Sick leave: At least 25 get ill from pop-up dinner

A crucial part of learning to be a sushi chef is food safety. So imagine Now & Zen owner/chef Toshi Sato’s horror when he learned that people who attended a special pop-up ramen dinner February 16 at his restaurant got sick.

“All my good customers,” he says. “I was terrorized. I didn’t know what caused it. It’s a scary thing.”

Comments started appearing the next day on the restaurant’s Facebook page. “There was something wrong with the ramen last night,” says one. “Four out of five people in my dinner party got sick. I had to skip classes today because I was feeling so terrible and haven’t been able to keep anything more than half a bottle of water down.”

“My wife and I both got sick after eating these ramen last night,” says another.

Reports of “gastro-intestinal complaints” started coming into the local Virginia Department of Health office as well, says Thomas Jefferson Health District epidemiologist Kerry Morrison. No one went to the hospital, and although she can’t provide specific numbers, she says, “We believe at least 25 people became sick.”

So far, the health department doesn’t know what caused the outbreak, and it can take several weeks to investigate, says Morrison. She calls it a “single, isolated event.”

She also says it’s health department policy to not identify the business unless it’s an immediate threat to public health.

Sato has his own theory. “I think it was the vegetables,” he says, naming the bean sprouts or spinach.

He emphasizes that the dinner was a special event and sushi was not served that evening.

§ Supplied records
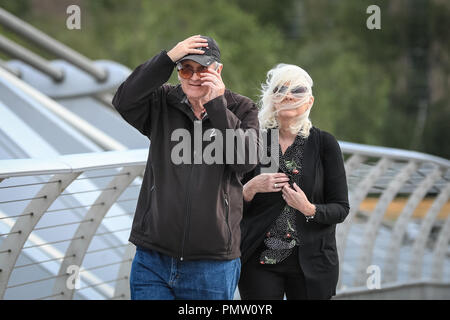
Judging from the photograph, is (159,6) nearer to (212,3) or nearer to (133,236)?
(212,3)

---

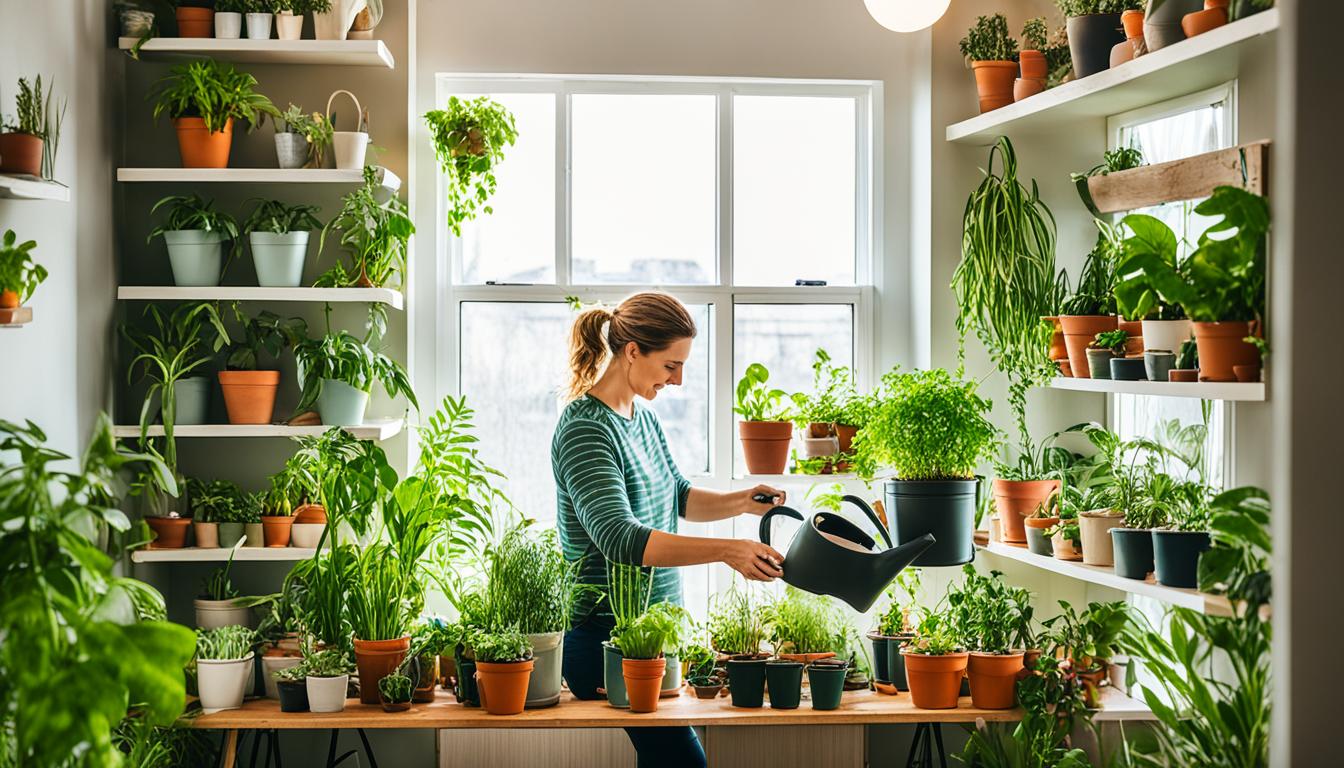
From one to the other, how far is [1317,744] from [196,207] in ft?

§ Task list
**a.** Transcribe the part of the article on the pop-up dinner illnesses from "Sato has his" up to and including "served that evening.".
**b.** Translate this sentence from the article on the pop-up dinner illnesses into Spanish: "He emphasizes that the dinner was a special event and sushi was not served that evening."
**c.** According to the article on the pop-up dinner illnesses, on what date was the pop-up ramen dinner held?

§ Answers to the tasks
**a.**
Sato has his own theory. “I think it was the vegetables,” he says, naming the bean sprouts or spinach.

He emphasizes that the dinner was a special event and sushi was not served that evening.

**b.** Destaca que la cena fue un evento especial y que esa noche no se sirvió sushi.

**c.** February 16